IoS letters, emails & online postings (17 March 2013)


Adam Marshall writes that HS2 will "treble capacity" ("UK business has an urgent need for speed", 10 March). Treble capacity of what? If he believes that passenger numbers will be trebled, he is prophesying that with one new line, the 1.48 billion passengers of 2011-12 will increase to over four billion. Is he serious?

He and the Government seem to be labouring under the delusion that HS2 will leach business, manufacturing and commerce from the bloated South-east to the starving Midlands and North.

If the Government wants to invest, or encourage others to invest, in infrastructure, the public would be better served by a wholesale upgrade of the broadband network with the laying of fibre-optic cables to all parts. This would at least reach all the people, rather than only those who live along the proposed line of HS2 and who may not be able to afford the fares that will be required to obtain a return on the investment.

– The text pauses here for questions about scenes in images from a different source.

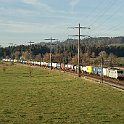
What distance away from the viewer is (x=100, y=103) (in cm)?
3145

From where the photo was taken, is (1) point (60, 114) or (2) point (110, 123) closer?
(2) point (110, 123)

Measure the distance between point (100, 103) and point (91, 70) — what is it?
65.9m

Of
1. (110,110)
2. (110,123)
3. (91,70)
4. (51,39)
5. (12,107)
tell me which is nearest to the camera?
(110,123)

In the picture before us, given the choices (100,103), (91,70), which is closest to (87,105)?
(100,103)

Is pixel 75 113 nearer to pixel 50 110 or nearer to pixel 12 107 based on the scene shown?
pixel 50 110

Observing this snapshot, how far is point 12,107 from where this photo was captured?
29.0 metres

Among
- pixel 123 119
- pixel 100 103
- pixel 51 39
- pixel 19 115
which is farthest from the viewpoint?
pixel 51 39

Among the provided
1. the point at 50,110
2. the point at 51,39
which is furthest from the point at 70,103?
the point at 51,39

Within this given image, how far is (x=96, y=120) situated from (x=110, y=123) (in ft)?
4.14

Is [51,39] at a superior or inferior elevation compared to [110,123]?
superior

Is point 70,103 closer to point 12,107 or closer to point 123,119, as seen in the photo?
point 12,107

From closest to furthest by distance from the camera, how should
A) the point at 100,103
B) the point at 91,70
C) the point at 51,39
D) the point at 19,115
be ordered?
the point at 19,115 → the point at 100,103 → the point at 91,70 → the point at 51,39

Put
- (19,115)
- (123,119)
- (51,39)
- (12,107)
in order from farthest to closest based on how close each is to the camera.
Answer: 1. (51,39)
2. (12,107)
3. (19,115)
4. (123,119)

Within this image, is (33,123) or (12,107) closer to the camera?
(33,123)
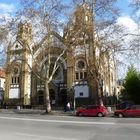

I love rail travel, but sinking such a vast sum of money into a project that is already costing hundreds of millions is a grave misplacement of money that can be better spent elsewhere.

John Crocker


Rising construction costs are blamed for the HS2 project being over budget. But outside London, the construction industry has been in recession for the past five years, with costs flat-lining at best and in some areas falling continuously. Indeed, tender prices are forecast to drop a further 1 per cent overall this year as order levels fall 10 per cent further. However, initial construction budgets were incorrectly estimated by the budget's author, and are now being increased to accord with reality. Incorrect budgets and inflation are not the same thing.

Malc Jeffs

Wakefield, West Yorkshire

The Government is trying to avoid fully compensating those potentially blighted by the HS2 abomination. When these people successfully secure full compensation, either through the Government being forced to concede its position or being dragged through the courts – the cost will rise much further still.

Anthony Sutton

Blithbury, Staffordshire

I am very curious as to why you gave Graham Rix a page-long plea ("No one will give me a job", 10 March). Yes, he pleaded guilty to two of the four charges against him and served his time. However, he was a 42-year-old man who had sex with a 15-year-old girl. That he "believed [her] to be older than her 15 years" makes his actions no better, in that he thought it was acceptable to sleep with a child 25 years younger, as long as she was "legal". I am very disappointed.

Sam O'Connor

London N15

There are dramatically cheaper and greener alternatives to both incineration and landfill ("UK incinerator plans? They're just rubbish", 10 March). All it needs is for waste to be collected in three streams: recyclables, organics (food and garden waste) and residuals (15 per cent). It costs councils £101- £131 to burn a ton of waste, while recyclables can be sold for a minimum of £26 per ton mixed, or £100-£800 separated. Food waste, which comprises a third of all waste heading for the burner, could be tendered out to anaerobic digestion at £41 per ton. This process produces near carbon-free energy, unlike incinerators which create high quantities of fossil CO2.

Jane Green


Yugo Kovach asks if it is "time for the emergence on the left of a Ukip equivalent" (Letters, 10 March). The Greens already fulfil such a role, gaining a Bradford seat at the last general election. Sadly, though, the environment has become less of a public issue since the recession, making it harder for them to make further breakthroughs.

Tim Mickleburgh

Grimsby, Lincolnshire

Brian Sewell can afford now to pop over to Kuwait to see all the art he likes ("Much-loved Picasso to leave Britain for ever", 10 March). But if there had been no public art collections when he was young, would we know of Sewell the art critic today?